● **Work instruction A**
Answer the following from the guru passage below, one line each:
(i) In what year does the passage begin?
(ii) Near which city was the Tibetan Buddhist monastery?
(iii) According to Jung, what do we tend to project onto someone else?
● **Work instruction B**
Print exactly the part of the guru passage that opens with the words containing "More problematic in" and closes with "and discriminating wisdom.".

● **Page text**
● ● ● ●

In 1973, I found myself seated before a colorful brocaded throne in a meditation hall in a small Tibetan Buddhist monastery near Kathmandu, Nepal. I was among a large group of young Westerners waiting with some excitement for a Tibetan lama to enter. The atmosphere was electric with anticipation. After a few minutes there was a whisper: “Lama’s here.” We all stood up, and most people bowed respectfully as a relatively young man entered the room, made prostrations, and rose to the throne. When he began to speak, I found myself immediately enthralled by his presence and playful humor. This man was to become an essential focus of my spiritual life from that point onward. He became my guru.
Like many Westerners at the time, I was somewhat lost spiritually and very wounded emotionally. I would have given almost anything to find someone to guide me and give me a sense of meaning and direction. I believed and trusted that this Tibetan lama would do so. I also really wanted to be seen, so that I might have a sense of affirmation about my value and my nature. Part of this relationship to my guru was therefore a huge emotional investment. I became devoted in a way that was akin to falling in love and had a very idealistic view of how special he was. I recall sitting with other students, talking in a kind of romantic haze about all the qualities we felt he embodied.
When I apply a Jungian psychological view to this relationship, I can see that at its heart was a massive projection. That isn’t to say the lama was not extraordinary, but that extraordinariness was the hook for my projection. Jung saw that what we are unconscious of in ourselves, we tend to project onto someone else. In the case of someone who becomes our guru, we project an image of our “higher Self” onto a person who can act as a carrier of that unconscious quality. When this begins to happen, it is as though we become enthralled or beguiled by this projection. In the case of the projection of the Self onto a teacher, we give away something very powerful in our nature and will then often surrender our own volition in order to be guided.
More problematic in this experience was that, like many of my peers, what I had projected was not just the “inner guru”; I had also imbued him with a quality of the ideal parent I dearly needed. In doing so, I gave away other significant aspects of my power: my own volition and my own authority and discriminating wisdom.

● ● ● ●

● **Supplied material**

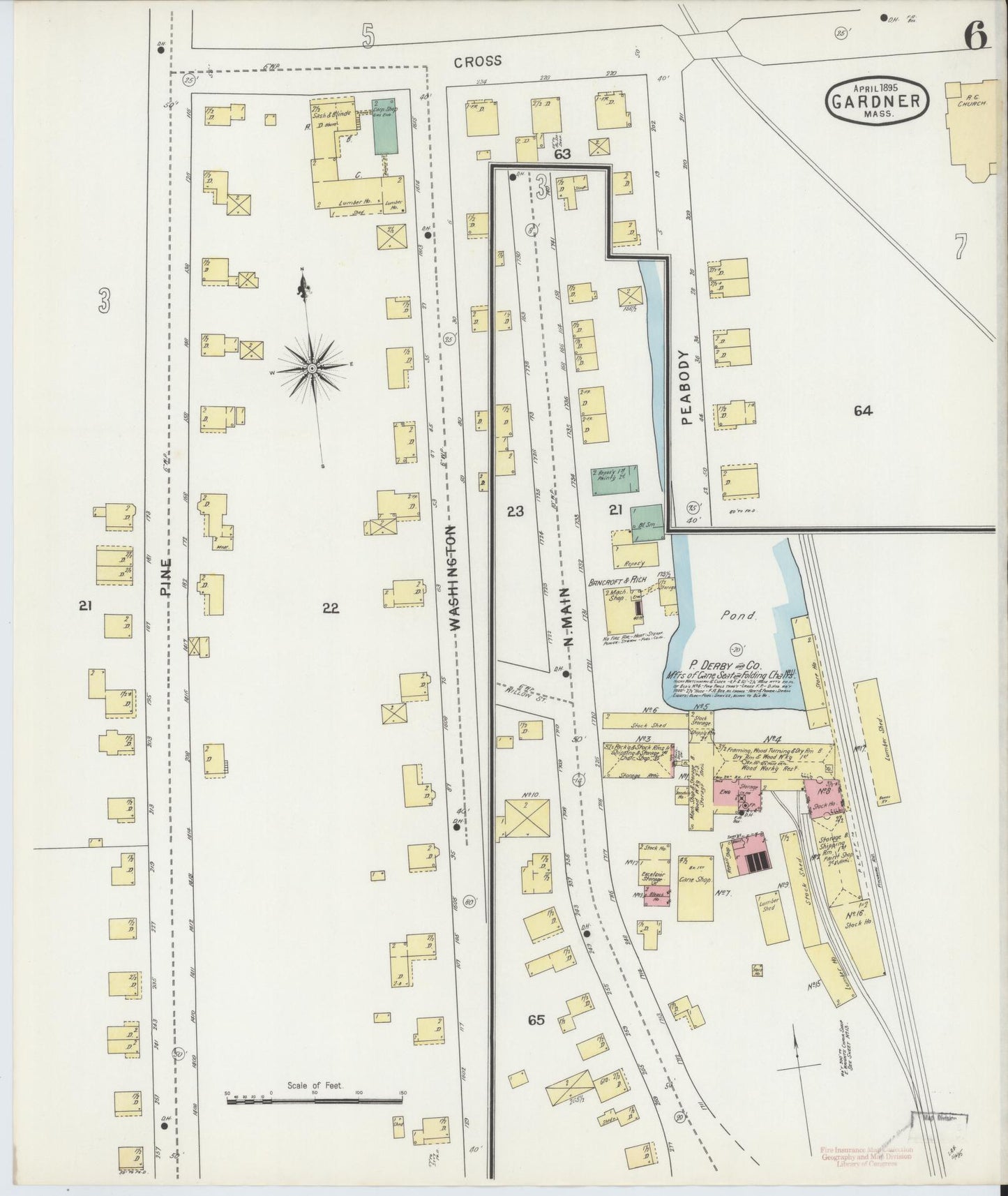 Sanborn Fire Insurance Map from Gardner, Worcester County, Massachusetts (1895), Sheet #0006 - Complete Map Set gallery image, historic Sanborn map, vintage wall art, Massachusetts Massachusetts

● ● ● ●

● **Answer area A**
(i) 1973
(ii) Kathmandu, Nepal
(iii) What we are unconscious of in ourselves

● **Answer area B**
More problematic in this experience was that, like many of my peers, what I had projected was not just the “inner guru”; I had also imbued him with a quality of the ideal parent I dearly needed. In doing so, I gave away other significant aspects of my power: my own volition and my own authority and discriminating wisdom.